En México, las autoridades de distintos niveles de gobierno se muestran como fervientes hombres de fe religiosa. No solo participan en rituales públicos, sino que también promueven la instalación de santuarios con monumentos gigantescos representando figuras de gran valor para el fervor popular y la iglesia.
Esto no es algo nuevo ni exclusivo del país, pero destaca cómo se extiende la competencia por tener al santo más grande. Ejemplos incluyen el Niño de Zóquite en Guadalupe, el cristo monumental en Tabasco y Apozol, y el Santo Niño de Atocha en Plateros, Fresnillo. En este último caso, las autoridades justificaron su instalación en “la tierra de la fe y los milagros”, esperando generar bienestar para el pueblo.
Un caso emblemático es el día 12 de diciembre, cuando se celebra a la virgen de Guadalupe, la “morenita del Tepeyac”, cuya devoción moviliza a unos 12 millones de feligreses a la Basílica de Guadalupe en la Ciudad de México. Llegan en camiones de redilas, autobuses, bicicletas o a pie, y muchos completan la manda con sus rodillas sangrando, muestra de la profunda fe del pueblo mexicano.
Soy respetuoso de la gran institución que es la iglesia y de las distintas manifestaciones de su simbolismo, así como de los verdaderos actos de fe. Sin embargo, es necesario analizar cómo las autoridades civiles aprovechan esta condición para evadir su responsabilidad de procurar acciones que deriven en el bienestar material del pueblo. Este bienestar es esencial para alcanzar la paz y tranquilidad que necesitan las familias para trabajar y regresar con seguridad a sus hogares.
En cambio, lo que se observa es la complacencia de las autoridades con políticas de supresión de partidas presupuestales del gobierno federal. Esto ha limitado la atención a necesidades básicas como el suministro de agua potable, la instalación de drenaje sanitario o la pavimentación de calles.
No se puede vivir sólo de fe; urgen acciones materiales concretas que propicien el desarrollo común, reduzcan los conflictos sociales y permitan a la población decidir libremente su credo religioso, sin temor o agradecimiento a dios, sino con plena libertad al tener satisfechas sus necesidades humanas.

§ §

▸ **Lista de tareas**:
A: En el pasaje sobre los santuarios monumentales, ¿cuántos feligreses acuden a la Basílica de Guadalupe el 12 de diciembre?
B: Por favor, cambia "red bow decoration" por "red ribbon ornament" en la parte de las filas que abre con la línea que contiene "From the provided" y cierra con el final de las filas, sin alterar nada más.
El pasaje y las filas son materiales independientes entre sí.

§ §

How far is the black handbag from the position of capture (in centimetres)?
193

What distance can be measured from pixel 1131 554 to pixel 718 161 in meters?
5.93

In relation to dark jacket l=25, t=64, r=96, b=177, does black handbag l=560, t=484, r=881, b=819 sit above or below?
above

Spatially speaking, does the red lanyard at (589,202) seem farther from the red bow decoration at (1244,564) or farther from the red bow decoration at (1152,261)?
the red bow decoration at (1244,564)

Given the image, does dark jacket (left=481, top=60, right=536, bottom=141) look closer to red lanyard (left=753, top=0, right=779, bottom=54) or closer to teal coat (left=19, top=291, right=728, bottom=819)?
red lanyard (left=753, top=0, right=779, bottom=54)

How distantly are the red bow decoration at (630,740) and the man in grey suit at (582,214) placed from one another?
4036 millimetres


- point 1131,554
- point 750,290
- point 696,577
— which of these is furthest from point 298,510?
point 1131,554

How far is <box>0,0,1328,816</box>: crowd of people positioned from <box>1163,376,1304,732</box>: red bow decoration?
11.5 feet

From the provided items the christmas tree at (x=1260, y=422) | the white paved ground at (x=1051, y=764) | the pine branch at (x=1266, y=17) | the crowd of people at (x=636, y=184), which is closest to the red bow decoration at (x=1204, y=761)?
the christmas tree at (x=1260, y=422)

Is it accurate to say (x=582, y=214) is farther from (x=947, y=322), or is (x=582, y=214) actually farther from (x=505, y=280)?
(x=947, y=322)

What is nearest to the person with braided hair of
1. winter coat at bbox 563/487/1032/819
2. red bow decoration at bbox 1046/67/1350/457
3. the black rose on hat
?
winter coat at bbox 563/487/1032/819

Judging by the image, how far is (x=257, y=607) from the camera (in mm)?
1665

§ §

▸ **Resultados del ejercicio**:
A: Unos 12 millones de feligreses.

B:
From the provided items the christmas tree at (x=1260, y=422) | the white paved ground at (x=1051, y=764) | the pine branch at (x=1266, y=17) | the crowd of people at (x=636, y=184), which is closest to the red ribbon ornament at (x=1204, y=761)?
the christmas tree at (x=1260, y=422)

Is it accurate to say (x=582, y=214) is farther from (x=947, y=322), or is (x=582, y=214) actually farther from (x=505, y=280)?
(x=947, y=322)

What is nearest to the person with braided hair of
1. winter coat at bbox 563/487/1032/819
2. red ribbon ornament at bbox 1046/67/1350/457
3. the black rose on hat
?
winter coat at bbox 563/487/1032/819

Judging by the image, how far is (x=257, y=607) from the camera (in mm)?
1665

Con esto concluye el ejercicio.